## Exercise goal
In the listing below, the lines starting at the line with "Титульный лист Соматизмы" and ending at the line with "Description Seka's Heavenly" are to be output verbatim. Images stay out of the copy.

## Data supplied

######

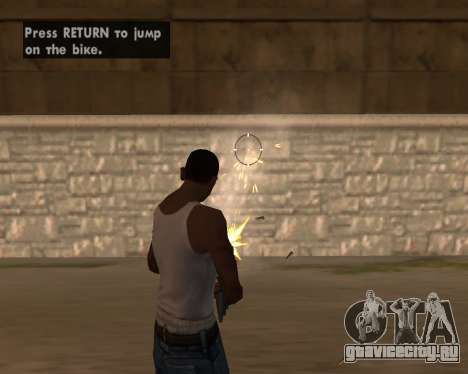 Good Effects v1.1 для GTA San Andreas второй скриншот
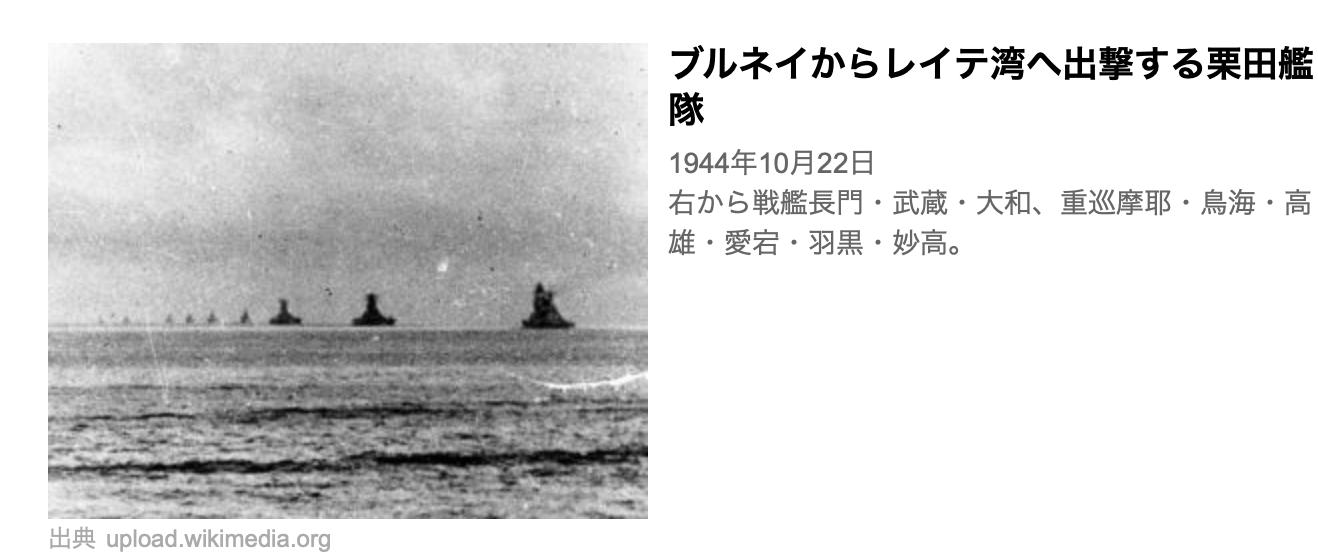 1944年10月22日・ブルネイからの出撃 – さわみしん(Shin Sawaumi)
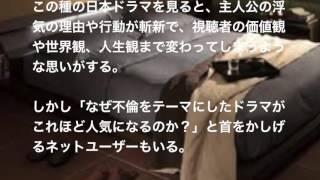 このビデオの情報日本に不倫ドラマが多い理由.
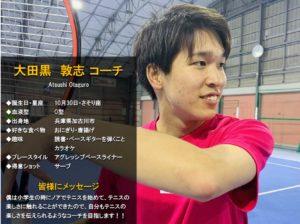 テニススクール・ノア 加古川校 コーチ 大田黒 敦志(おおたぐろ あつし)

######

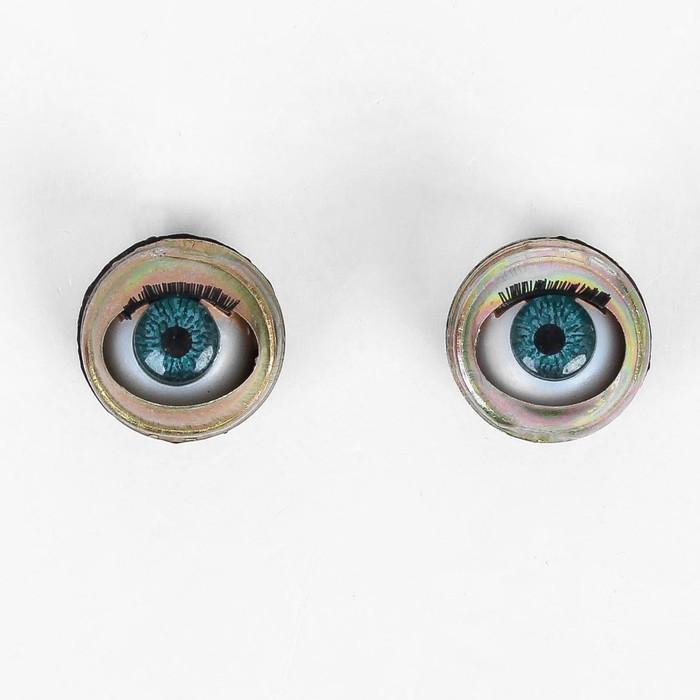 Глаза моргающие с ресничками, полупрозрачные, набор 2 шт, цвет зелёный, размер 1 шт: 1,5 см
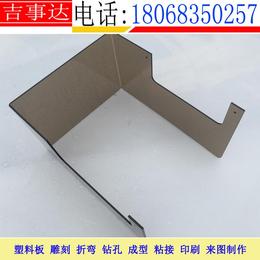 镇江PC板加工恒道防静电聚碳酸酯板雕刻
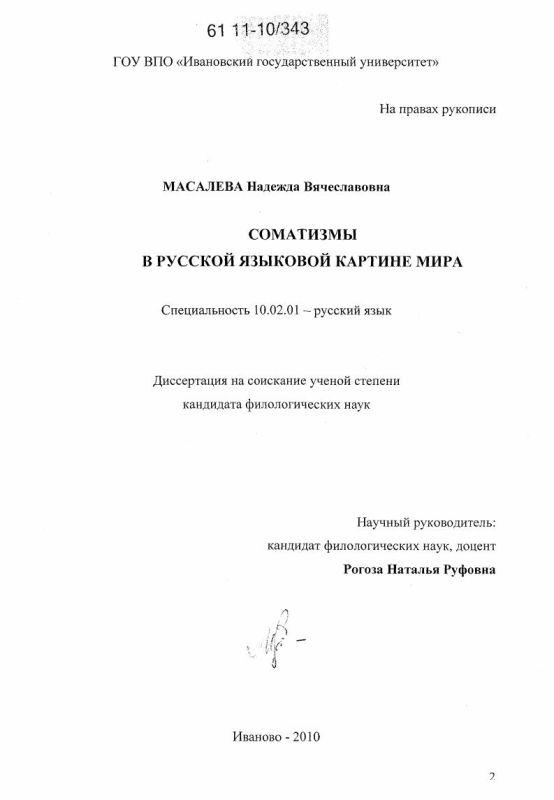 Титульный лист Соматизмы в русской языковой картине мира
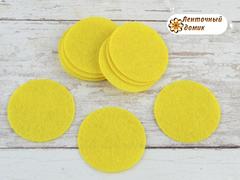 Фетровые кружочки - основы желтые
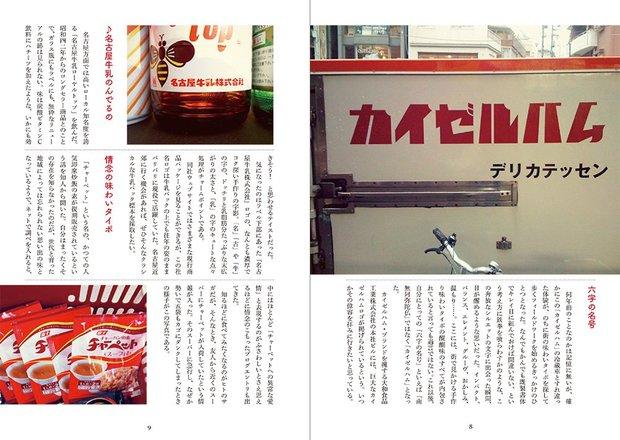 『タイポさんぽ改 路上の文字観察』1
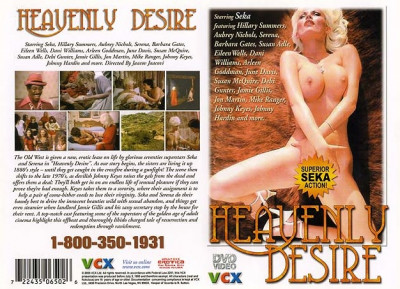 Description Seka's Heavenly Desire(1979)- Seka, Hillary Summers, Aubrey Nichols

######

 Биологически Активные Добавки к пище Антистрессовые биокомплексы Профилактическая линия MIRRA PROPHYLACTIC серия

######

## Written solution
 Титульный лист Соматизмы в русской языковой картине мира
 Фетровые кружочки - основы желтые
 『タイポさんぽ改 路上の文字観察』1
 Description Seka's Heavenly Desire(1979)- Seka, Hillary Summers, Aubrey Nichols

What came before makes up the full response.